Un reciente viaje a Puerto Príncipe, la capital de Haití, me permitió descubrir que, a pesar de la violencia y la inestabilidad que afectan al país, la vida sigue adelante. En el aeropuerto Toussaint Louverture, encontré un avión militar estadounidense que descargaba provisiones, y supe que realiza vuelos dos veces a la semana a esa terminal. También vi a militares salvadoreños y estadounidenses que custodian el aeropuerto y brindan apoyo a la seguridad en el país.
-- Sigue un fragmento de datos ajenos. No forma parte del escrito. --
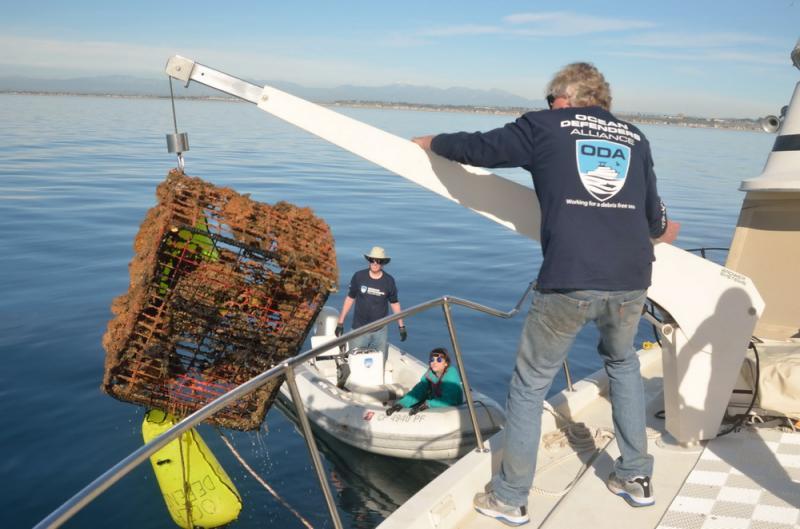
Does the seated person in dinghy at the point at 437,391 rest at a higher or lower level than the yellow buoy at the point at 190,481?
lower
Durante mi estancia en Puerto Príncipe, pude observar que, a pesar de la inseguridad y la pobreza, la gente sigue luchando por sobrevivir y mejorar su situación. Vi personas vendiendo en las calles, trabajadores en sus puestos, y agentes de seguridad custodiando la residencia del primer ministro. Aunque el país enfrenta muchos desafíos, es evidente que Haití sigue respirando y que su gente sigue adelante, a pesar de todo. Mi experiencia en Haití me hizo reflexionar sobre la importancia de no juzgar a un país solo por lo que se ve en las noticias, y de buscar conocer la realidad que se vive en el terreno.